## Objective
Output the line that contains "Which entry among" and every line after it to the end of the entries, with nothing added or left out.

[START]

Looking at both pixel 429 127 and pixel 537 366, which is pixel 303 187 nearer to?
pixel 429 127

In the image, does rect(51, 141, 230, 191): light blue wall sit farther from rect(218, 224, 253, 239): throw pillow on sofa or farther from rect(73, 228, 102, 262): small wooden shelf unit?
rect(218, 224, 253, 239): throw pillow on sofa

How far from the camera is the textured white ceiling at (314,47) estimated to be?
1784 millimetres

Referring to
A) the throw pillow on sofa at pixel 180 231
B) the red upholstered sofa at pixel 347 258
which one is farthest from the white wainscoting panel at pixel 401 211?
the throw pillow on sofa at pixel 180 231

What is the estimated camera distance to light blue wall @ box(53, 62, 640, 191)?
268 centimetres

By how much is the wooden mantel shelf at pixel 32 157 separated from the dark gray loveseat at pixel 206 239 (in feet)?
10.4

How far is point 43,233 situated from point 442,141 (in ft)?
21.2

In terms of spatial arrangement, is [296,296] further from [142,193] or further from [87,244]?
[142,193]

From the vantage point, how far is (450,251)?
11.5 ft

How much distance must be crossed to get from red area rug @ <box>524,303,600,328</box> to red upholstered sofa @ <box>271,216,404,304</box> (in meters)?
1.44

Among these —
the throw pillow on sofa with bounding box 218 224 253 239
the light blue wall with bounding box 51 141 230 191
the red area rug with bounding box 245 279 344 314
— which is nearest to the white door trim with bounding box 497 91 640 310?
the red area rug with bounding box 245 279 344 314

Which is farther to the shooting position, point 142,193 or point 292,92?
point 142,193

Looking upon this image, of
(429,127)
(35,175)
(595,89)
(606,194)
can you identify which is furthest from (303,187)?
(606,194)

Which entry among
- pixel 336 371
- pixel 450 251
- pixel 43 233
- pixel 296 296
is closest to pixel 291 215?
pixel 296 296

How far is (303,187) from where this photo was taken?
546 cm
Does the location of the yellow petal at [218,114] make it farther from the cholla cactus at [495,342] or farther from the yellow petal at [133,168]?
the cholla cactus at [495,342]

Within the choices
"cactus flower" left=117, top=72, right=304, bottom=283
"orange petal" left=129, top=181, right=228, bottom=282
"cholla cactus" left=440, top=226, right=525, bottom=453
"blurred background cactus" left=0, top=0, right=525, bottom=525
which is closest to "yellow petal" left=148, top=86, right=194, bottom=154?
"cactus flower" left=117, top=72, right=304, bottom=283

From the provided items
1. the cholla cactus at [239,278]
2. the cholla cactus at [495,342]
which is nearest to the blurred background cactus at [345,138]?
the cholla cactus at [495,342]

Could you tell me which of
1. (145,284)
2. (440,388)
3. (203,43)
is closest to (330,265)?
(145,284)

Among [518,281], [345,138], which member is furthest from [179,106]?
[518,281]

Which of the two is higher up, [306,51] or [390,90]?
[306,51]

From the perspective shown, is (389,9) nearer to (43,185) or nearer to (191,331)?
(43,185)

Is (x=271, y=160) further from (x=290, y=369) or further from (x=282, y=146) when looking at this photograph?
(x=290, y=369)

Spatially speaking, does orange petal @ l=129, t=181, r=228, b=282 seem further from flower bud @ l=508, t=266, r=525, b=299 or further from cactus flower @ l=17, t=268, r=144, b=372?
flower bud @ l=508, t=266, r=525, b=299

[END]

## Answer to this exercise
Which entry among
- pixel 336 371
- pixel 450 251
- pixel 43 233
- pixel 296 296
is closest to pixel 291 215?
pixel 296 296

How far is (303,187) from where this photo was taken?
546 cm
Does the location of the yellow petal at [218,114] make it farther from the cholla cactus at [495,342] or farther from the yellow petal at [133,168]?
the cholla cactus at [495,342]

Within the choices
"cactus flower" left=117, top=72, right=304, bottom=283
"orange petal" left=129, top=181, right=228, bottom=282
"cholla cactus" left=440, top=226, right=525, bottom=453
"blurred background cactus" left=0, top=0, right=525, bottom=525
which is closest to "yellow petal" left=148, top=86, right=194, bottom=154?
"cactus flower" left=117, top=72, right=304, bottom=283

From the provided items
1. the cholla cactus at [239,278]
2. the cholla cactus at [495,342]
which is nearest to the blurred background cactus at [345,138]?
the cholla cactus at [495,342]

Could you tell me which of
1. (145,284)
2. (440,388)
3. (203,43)
is closest to (330,265)?
(145,284)

Among [518,281], [345,138], which member is furthest from [179,106]?
[518,281]

Which of the two is higher up, [306,51] or [390,90]?
[306,51]

From the perspective shown, is (389,9) nearer to (43,185) or nearer to (191,331)?
(43,185)

Is (x=271, y=160) further from (x=290, y=369) or further from (x=282, y=146) when looking at this photograph?
(x=290, y=369)

Spatially speaking, does orange petal @ l=129, t=181, r=228, b=282 seem further from flower bud @ l=508, t=266, r=525, b=299 or further from cactus flower @ l=17, t=268, r=144, b=372?
flower bud @ l=508, t=266, r=525, b=299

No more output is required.